0

I am using a python socketio async server. I have several socketio.on processes that can occur in my backend. Each user in my website can send a socket to the backend and execute their own process however, in my terminal, each users process is executing one at a time.

For example:

socketio=sio.AsyncServer(cors_allowed_origins="*")

app = web.Application()

socketio.attach(app)

def trainmodel(x, y, username,code):

    ******Over here training the users AI model which takes about 10 seconds to do

    args = TrainingArguments(
        output_dir="output",
        num_train_epochs=10,
        per_device_train_batch_size=10,
        optim = "adamw_torch"
    )

    trainer = Trainer(
        model=model,
        args=args,   
        train_dataset=train_dataset,
        #eval_dataset=val_dataset,
        compute_metrics=compute_metrics
     )

    trainer.train()


@socketio.on("sendbackends") 
async def trainit(sid,data,code): 
    trainmodel(x,y,username,code)

@socketio.on("bottoken")
async def handle():
    await socketio.emit("redirect",namespace = "/")
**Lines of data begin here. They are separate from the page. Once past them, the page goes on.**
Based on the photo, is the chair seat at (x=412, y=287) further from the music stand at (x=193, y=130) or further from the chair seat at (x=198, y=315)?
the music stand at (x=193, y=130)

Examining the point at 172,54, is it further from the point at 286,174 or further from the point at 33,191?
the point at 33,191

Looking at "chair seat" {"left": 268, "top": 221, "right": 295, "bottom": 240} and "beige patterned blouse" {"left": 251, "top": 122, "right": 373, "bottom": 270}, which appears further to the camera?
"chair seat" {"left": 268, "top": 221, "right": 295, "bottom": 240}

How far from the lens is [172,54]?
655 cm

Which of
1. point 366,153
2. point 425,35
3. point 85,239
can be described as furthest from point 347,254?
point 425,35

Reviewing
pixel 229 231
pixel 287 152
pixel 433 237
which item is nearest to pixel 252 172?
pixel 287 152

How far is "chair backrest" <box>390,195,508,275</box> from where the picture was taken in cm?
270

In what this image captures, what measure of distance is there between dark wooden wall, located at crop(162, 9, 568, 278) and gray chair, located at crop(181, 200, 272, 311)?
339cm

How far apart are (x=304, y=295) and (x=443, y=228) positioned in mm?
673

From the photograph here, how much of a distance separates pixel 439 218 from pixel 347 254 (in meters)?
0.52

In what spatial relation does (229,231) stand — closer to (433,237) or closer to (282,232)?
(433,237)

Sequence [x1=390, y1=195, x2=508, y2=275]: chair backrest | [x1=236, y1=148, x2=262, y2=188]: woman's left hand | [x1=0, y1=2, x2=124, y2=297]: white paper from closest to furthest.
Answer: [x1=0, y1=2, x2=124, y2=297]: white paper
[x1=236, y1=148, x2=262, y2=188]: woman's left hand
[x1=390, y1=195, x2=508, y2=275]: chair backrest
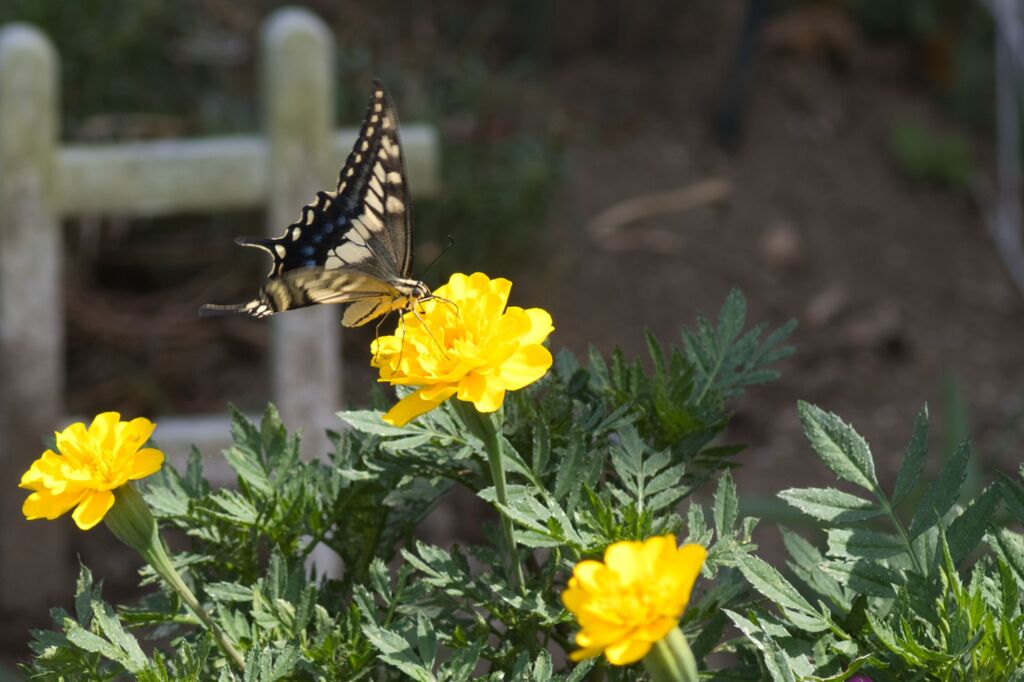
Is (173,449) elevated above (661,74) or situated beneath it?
situated beneath

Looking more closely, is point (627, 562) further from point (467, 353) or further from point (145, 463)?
point (145, 463)

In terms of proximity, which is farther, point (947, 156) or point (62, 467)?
point (947, 156)

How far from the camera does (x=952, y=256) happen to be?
4.32 m

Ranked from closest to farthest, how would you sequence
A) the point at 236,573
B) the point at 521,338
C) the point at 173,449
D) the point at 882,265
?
1. the point at 521,338
2. the point at 236,573
3. the point at 173,449
4. the point at 882,265

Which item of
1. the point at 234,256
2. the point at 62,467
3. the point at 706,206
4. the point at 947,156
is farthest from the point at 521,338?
the point at 947,156

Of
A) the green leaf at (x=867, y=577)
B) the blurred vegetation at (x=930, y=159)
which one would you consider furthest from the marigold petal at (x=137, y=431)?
the blurred vegetation at (x=930, y=159)

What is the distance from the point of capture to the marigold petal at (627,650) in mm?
698

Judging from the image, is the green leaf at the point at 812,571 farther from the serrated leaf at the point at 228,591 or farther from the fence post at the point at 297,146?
the fence post at the point at 297,146

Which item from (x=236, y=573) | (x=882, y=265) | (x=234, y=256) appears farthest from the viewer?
(x=882, y=265)

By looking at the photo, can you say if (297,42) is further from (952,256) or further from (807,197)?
(952,256)

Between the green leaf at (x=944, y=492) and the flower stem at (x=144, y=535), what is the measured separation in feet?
1.46

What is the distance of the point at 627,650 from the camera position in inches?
27.8

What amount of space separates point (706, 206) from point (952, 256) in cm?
75

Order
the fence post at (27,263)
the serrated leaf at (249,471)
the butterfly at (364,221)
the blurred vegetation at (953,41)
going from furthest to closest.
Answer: the blurred vegetation at (953,41) → the fence post at (27,263) → the butterfly at (364,221) → the serrated leaf at (249,471)
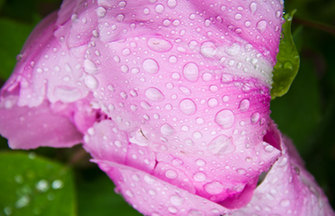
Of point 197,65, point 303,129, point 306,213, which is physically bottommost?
point 303,129

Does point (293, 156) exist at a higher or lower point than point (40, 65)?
lower

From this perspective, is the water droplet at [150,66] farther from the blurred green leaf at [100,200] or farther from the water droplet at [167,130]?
the blurred green leaf at [100,200]

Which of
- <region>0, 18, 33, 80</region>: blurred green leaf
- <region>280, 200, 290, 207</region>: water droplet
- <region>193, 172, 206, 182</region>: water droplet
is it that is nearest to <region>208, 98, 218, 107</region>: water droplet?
<region>193, 172, 206, 182</region>: water droplet

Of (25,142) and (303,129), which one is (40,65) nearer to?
(25,142)

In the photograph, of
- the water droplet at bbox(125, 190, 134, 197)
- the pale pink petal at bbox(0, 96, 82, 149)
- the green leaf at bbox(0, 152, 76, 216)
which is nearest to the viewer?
the water droplet at bbox(125, 190, 134, 197)

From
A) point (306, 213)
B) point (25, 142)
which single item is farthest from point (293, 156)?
point (25, 142)

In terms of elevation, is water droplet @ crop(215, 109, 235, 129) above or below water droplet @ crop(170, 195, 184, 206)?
above

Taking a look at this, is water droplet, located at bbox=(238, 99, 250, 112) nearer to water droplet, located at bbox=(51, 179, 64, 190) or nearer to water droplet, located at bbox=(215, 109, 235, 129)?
water droplet, located at bbox=(215, 109, 235, 129)

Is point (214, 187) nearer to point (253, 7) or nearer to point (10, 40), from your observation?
point (253, 7)
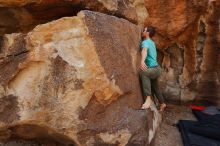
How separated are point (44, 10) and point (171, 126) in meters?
3.23

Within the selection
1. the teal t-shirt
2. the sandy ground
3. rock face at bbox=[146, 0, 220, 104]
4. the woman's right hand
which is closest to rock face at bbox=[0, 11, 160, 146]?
the sandy ground

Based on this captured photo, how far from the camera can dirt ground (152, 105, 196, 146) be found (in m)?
6.08

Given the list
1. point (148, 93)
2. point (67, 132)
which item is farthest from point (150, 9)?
point (67, 132)

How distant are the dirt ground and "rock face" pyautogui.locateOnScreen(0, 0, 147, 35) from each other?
2.09m

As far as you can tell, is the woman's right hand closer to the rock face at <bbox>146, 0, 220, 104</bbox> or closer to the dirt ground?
the dirt ground

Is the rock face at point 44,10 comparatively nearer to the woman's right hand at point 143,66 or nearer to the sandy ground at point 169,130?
the woman's right hand at point 143,66

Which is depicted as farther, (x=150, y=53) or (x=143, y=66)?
(x=150, y=53)

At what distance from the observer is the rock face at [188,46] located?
7066 mm

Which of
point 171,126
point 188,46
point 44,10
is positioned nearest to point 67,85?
point 44,10

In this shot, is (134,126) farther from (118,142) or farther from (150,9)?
(150,9)

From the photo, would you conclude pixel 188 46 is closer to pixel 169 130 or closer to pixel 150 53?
pixel 169 130

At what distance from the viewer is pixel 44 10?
19.3ft

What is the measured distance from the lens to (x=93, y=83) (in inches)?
190

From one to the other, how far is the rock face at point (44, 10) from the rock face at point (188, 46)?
4.17 feet
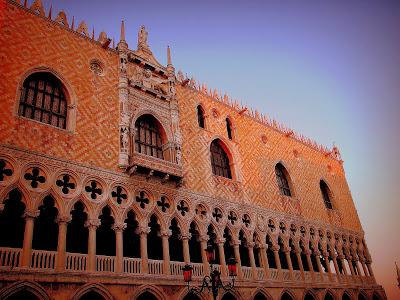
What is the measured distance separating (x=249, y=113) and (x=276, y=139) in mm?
2269

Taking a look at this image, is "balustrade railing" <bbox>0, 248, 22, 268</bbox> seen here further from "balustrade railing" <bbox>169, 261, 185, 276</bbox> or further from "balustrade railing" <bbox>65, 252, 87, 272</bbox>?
"balustrade railing" <bbox>169, 261, 185, 276</bbox>

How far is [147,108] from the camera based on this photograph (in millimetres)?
13875

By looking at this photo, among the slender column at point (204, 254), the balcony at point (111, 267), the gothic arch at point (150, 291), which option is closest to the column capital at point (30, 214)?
the balcony at point (111, 267)

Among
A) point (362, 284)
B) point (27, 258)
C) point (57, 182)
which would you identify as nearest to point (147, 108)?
point (57, 182)

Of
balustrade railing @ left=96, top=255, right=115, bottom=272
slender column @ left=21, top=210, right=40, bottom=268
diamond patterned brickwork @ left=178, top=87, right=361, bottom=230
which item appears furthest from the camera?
diamond patterned brickwork @ left=178, top=87, right=361, bottom=230

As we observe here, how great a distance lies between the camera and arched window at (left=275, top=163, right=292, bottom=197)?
61.9ft

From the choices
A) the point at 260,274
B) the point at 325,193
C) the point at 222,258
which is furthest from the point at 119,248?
the point at 325,193

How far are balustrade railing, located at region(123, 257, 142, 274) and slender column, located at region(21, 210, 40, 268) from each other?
2763 mm

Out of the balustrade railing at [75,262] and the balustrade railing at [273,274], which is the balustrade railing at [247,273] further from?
the balustrade railing at [75,262]

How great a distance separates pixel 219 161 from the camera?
53.6 ft

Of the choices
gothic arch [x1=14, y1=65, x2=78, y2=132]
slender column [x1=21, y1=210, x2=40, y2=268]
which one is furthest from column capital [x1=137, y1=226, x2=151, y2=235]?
gothic arch [x1=14, y1=65, x2=78, y2=132]

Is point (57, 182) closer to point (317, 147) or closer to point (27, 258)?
point (27, 258)

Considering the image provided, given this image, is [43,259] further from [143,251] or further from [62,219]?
[143,251]

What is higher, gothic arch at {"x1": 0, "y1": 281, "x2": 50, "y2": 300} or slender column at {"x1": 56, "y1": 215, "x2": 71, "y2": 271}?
slender column at {"x1": 56, "y1": 215, "x2": 71, "y2": 271}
if __name__ =='__main__': 
    web.run_app(app, port=5000)

my socket.on functions are running one at a time, however I want every process to run in parallel where it doesnt block the next processes.

  • It's hard to say without more information about how you're setting up the server, and how that trainmodel function works. It could be the case that some server config is preventing concurrency, or something in the trainmodel function can't be parallelized. Could you update the question with that info? Or, ideally, create a [minimal reproducible example](https://stackoverflow.com/help/minimal-reproducible-example)? – rpm Apr 03 '23 at 03:26

1 Answers1

1

TL;DR: What you're looking for is parallel processing, but aiohttp only provides concurrent processing. You can use concurrent.futures.ProcessPoolExecutor to add parallelism to your program, but be careful of race conditions. See code at the end of this answer.

Explanation

The issue here is that aiohttp allows concurrent, not parallel, handling of http requests. The distinction between concurrency and parallelism is complicated, and there are many articles that will do a better job explaining it than I can in this post (see here and here), but I'll briefly mention the most important parts.

Both concurrency and parallelism attempt to speed up execution of a program by reducing the amount of time the program is waiting for a function to complete. However, they do this in very different ways, and by targeting different types of functions.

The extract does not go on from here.